Prompt >>
I'd like every line from the material below that has "APIs" in it.

Dataset entries >>

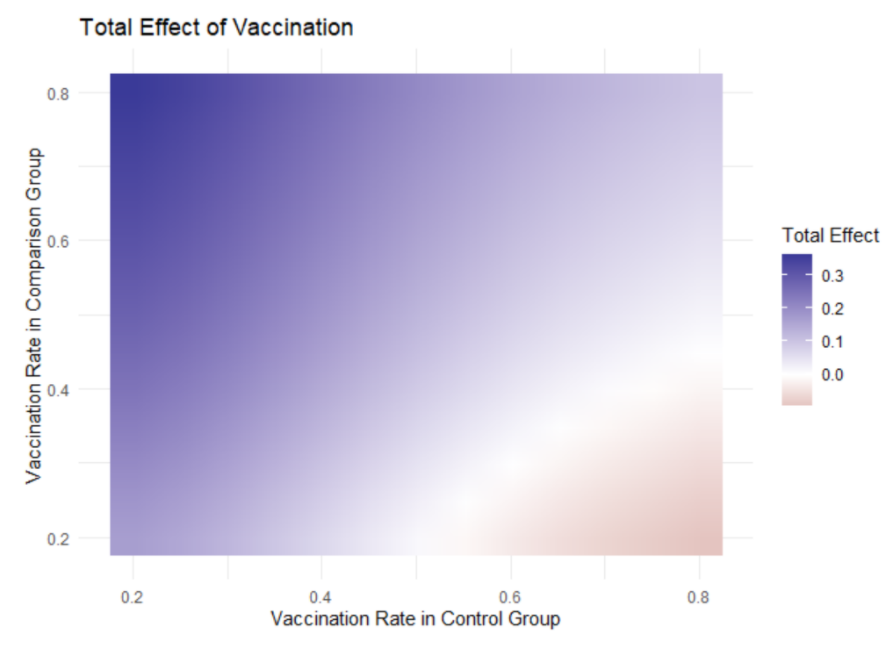 Total Effect of Vaccination

Vaccination Rate in Comparison Group

0.8
0.6
0.4
0.2

0.2
0.4
0.6
0.8

Vaccination Rate in Control Group

Total Effect
0.3
0.2
0.1
0.0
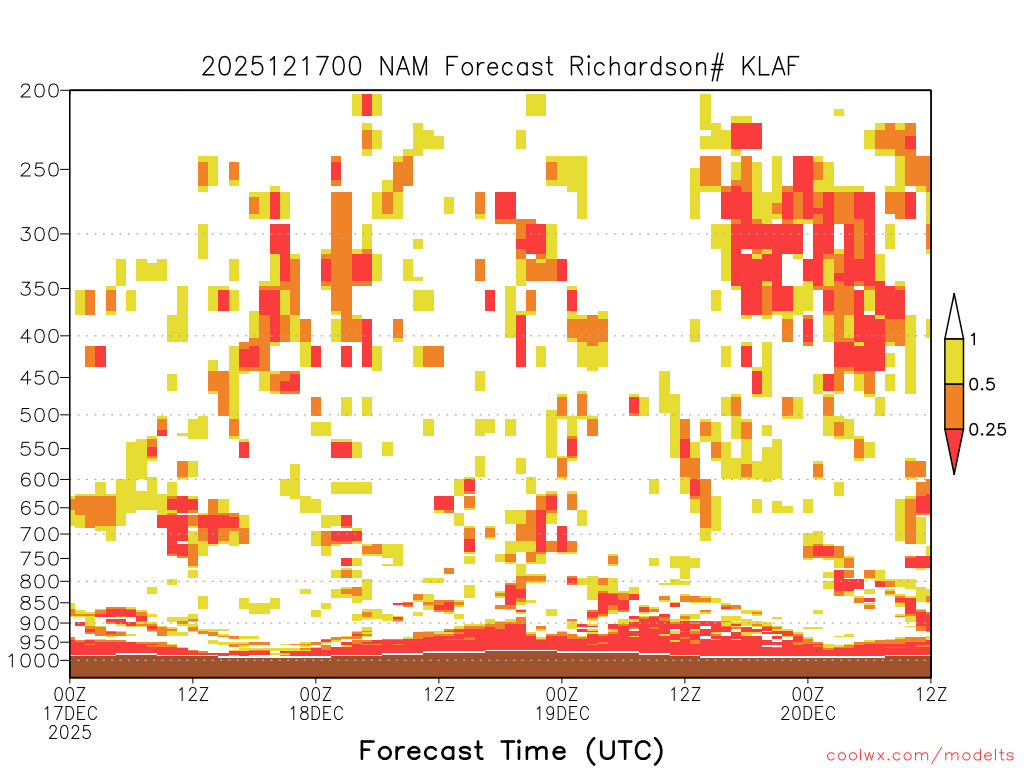 2025121700 NAM Forecast Richardson# KLAF

200
250
300
350
400
450
500
550
600
650
700
750
800
850
900
950
1000

1
0.5
0.25

00Z 17DEC 2025
12Z
00Z 18DEC
12Z
00Z 19DEC
12Z
00Z 20DEC
12Z

Forecast Time (UTC)

coolwx.com/modelts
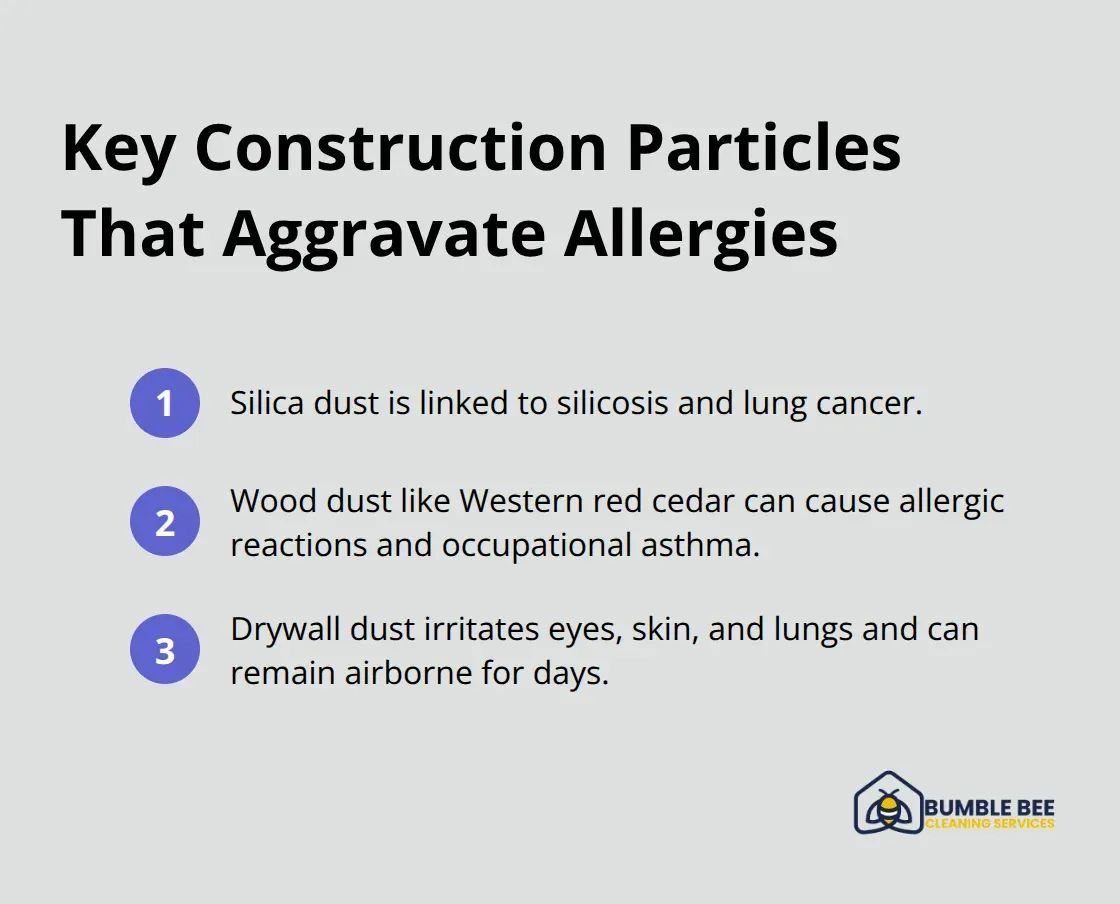 Key Construction Particles That Aggravate Allergies

1 Silica dust is linked to silicosis and lung cancer.

2 Wood dust like Western red cedar can cause allergic reactions and occupational asthma.

3 Drywall dust irritates eyes, skin, and lungs and can remain airborne for days.

BUMBLE BEE
CLEANING SERVICES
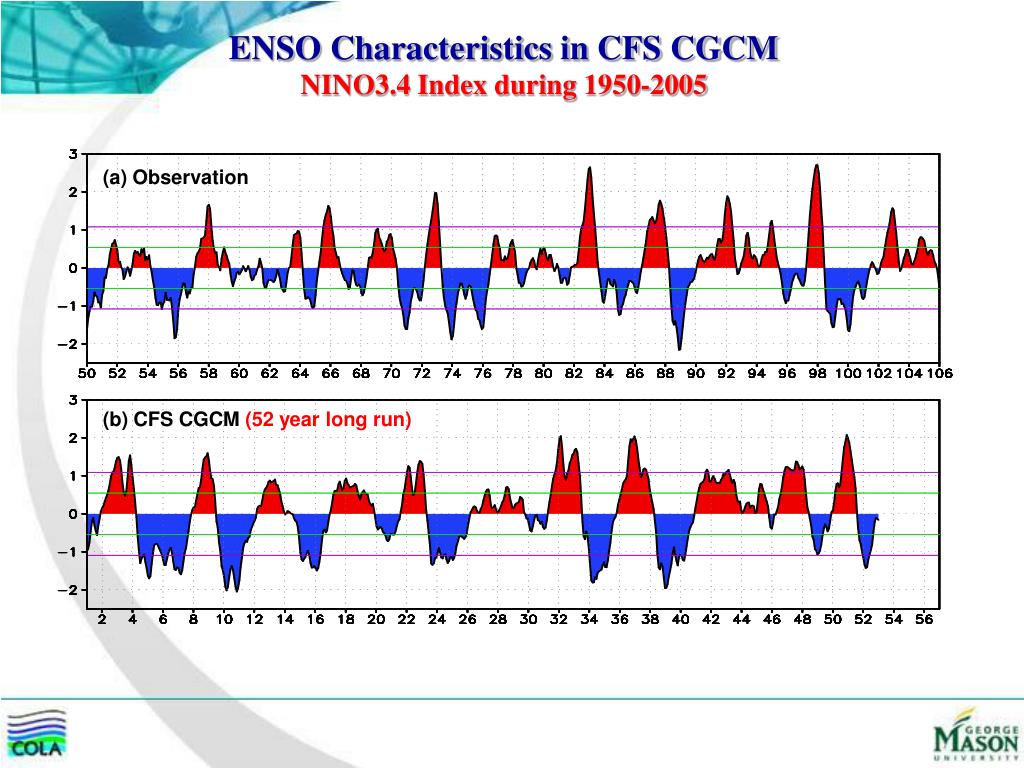 ENSO Characteristics in CFS CGCM
NINO3.4 Index during 1950-2005

(a) Observation

3
2
1
0
−1
−2

50 52 54 56 58 60 62 64 66 68 70 72 74 76 78 80 82 84 86 88 90 92 94 96 98 100 102 104 106

(b) CFS CGCM (52 year long run)

3
2
1
0
−1
−2

2 4 6 8 10 12 14 16 18 20 22 24 26 28 30 32 34 36 38 40 42 44 46 48 50 52 54 56

COLA

GEORGE MASON UNIVERSITY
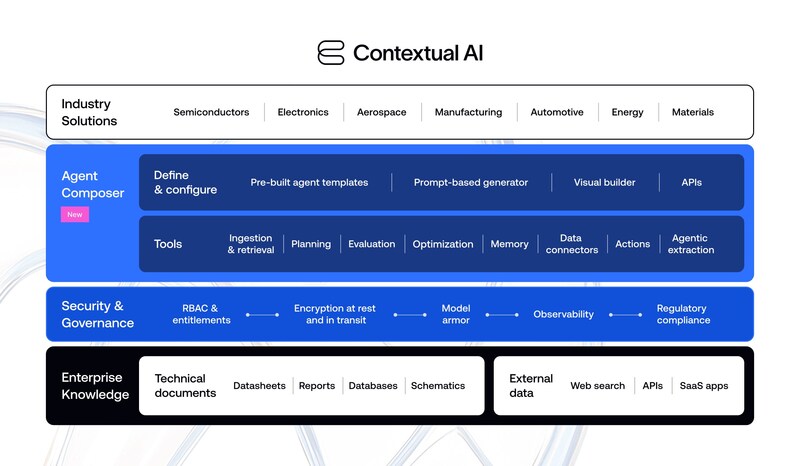 Contextual AI

Industry Solutions
Semiconductors | Electronics | Aerospace | Manufacturing | Automotive | Energy | Materials

Agent Composer
New

Define & configure
Pre-built agent templates | Prompt-based generator | Visual builder | APIs

Tools
Ingestion & retrieval | Planning | Evaluation | Optimization | Memory | Data connectors | Actions | Agentic extraction

Security & Governance
RBAC & entitlements
Encryption at rest and in transit
Model armor
Observability
Regulatory compliance

Enterprise Knowledge
Technical documents
Datasheets | Reports | Databases | Schematics
External data
Web search | APIs | SaaS apps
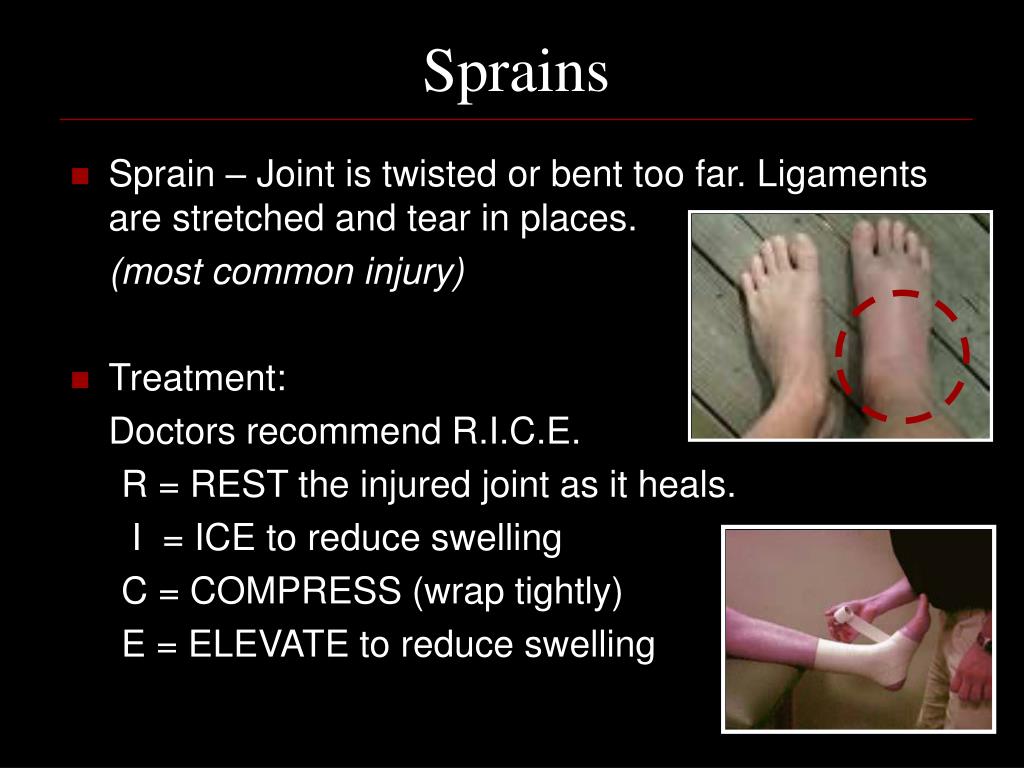 Sprains

Sprain – Joint is twisted or bent too far. Ligaments are stretched and tear in places.
(most common injury)

Treatment:
Doctors recommend R.I.C.E.
R = REST the injured joint as it heals.
I = ICE to reduce swelling
C = COMPRESS (wrap tightly)
E = ELEVATE to reduce swelling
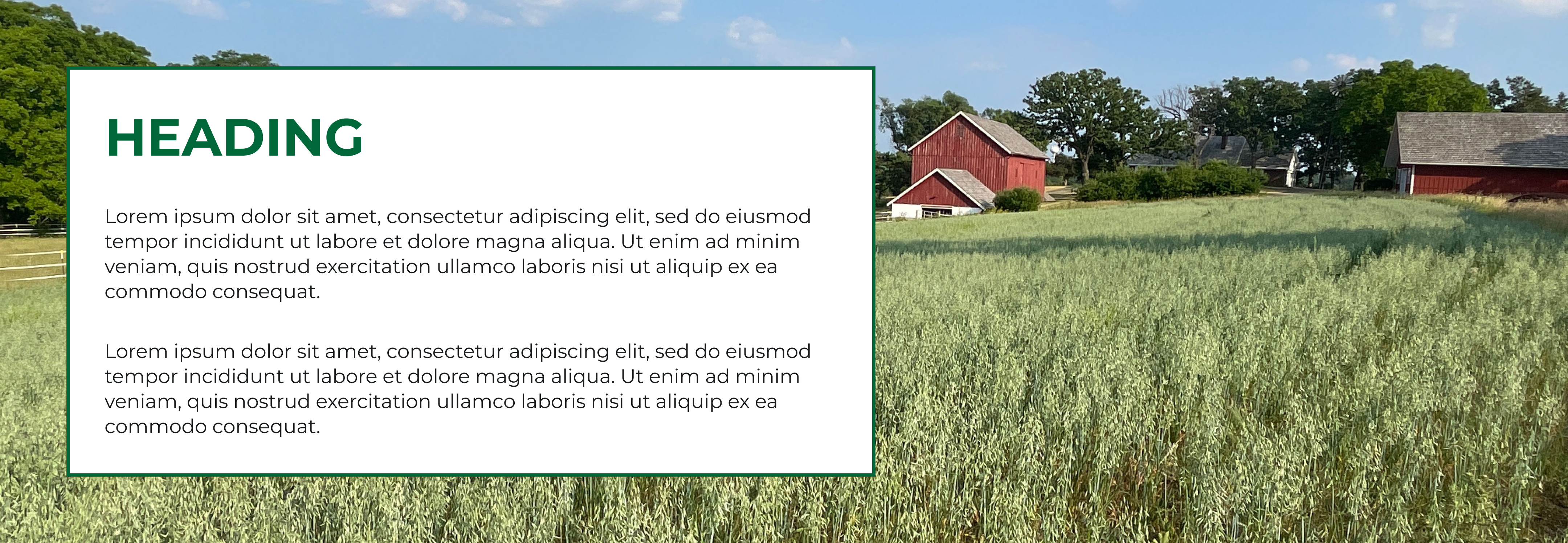 HEADING

Lorem ipsum dolor sit amet, consectetur adipiscing elit, sed do eiusmod tempor incididunt ut labore et dolore magna aliqua. Ut enim ad minim veniam, quis nostrud exercitation ullamco laboris nisi ut aliquip ex ea commodo consequat.

Lorem ipsum dolor sit amet, consectetur adipiscing elit, sed do eiusmod tempor incididunt ut labore et dolore magna aliqua. Ut enim ad minim veniam, quis nostrud exercitation ullamco laboris nisi ut aliquip ex ea commodo consequat.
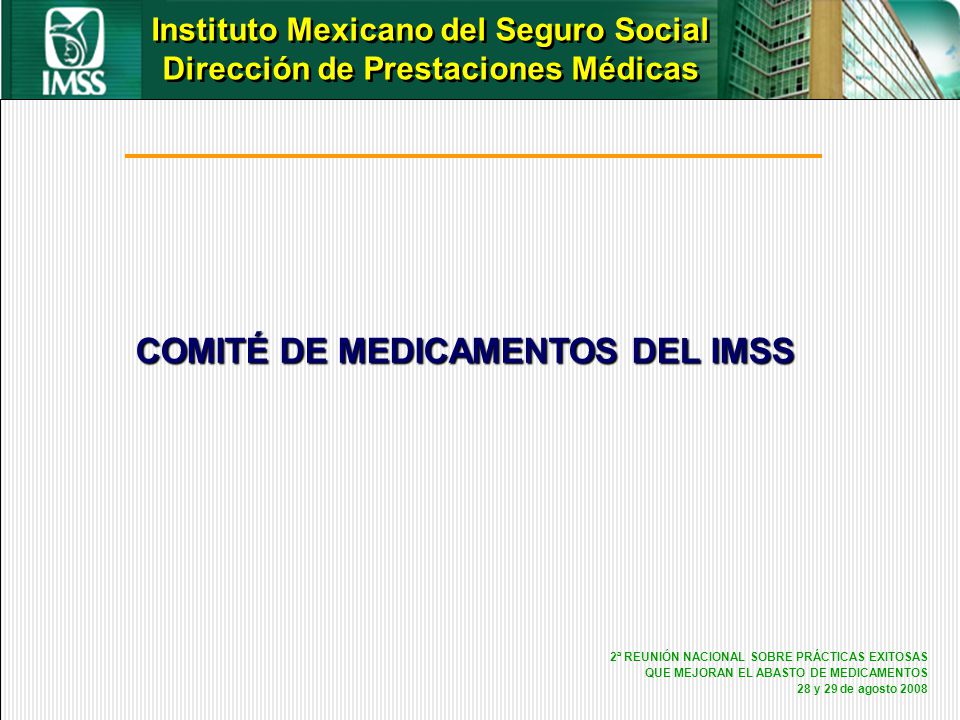 IMSS

Instituto Mexicano del Seguro Social
Dirección de Prestaciones Médicas

COMITÉ DE MEDICAMENTOS DEL IMSS

2ª REUNIÓN NACIONAL SOBRE PRÁCTICAS EXITOSAS QUE MEJORAN EL ABASTO DE MEDICAMENTOS
28 y 29 de agosto 2008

Exercise answer >>
Pre-built agent templates | Prompt-based generator | Visual builder | APIs
Web search | APIs | SaaS apps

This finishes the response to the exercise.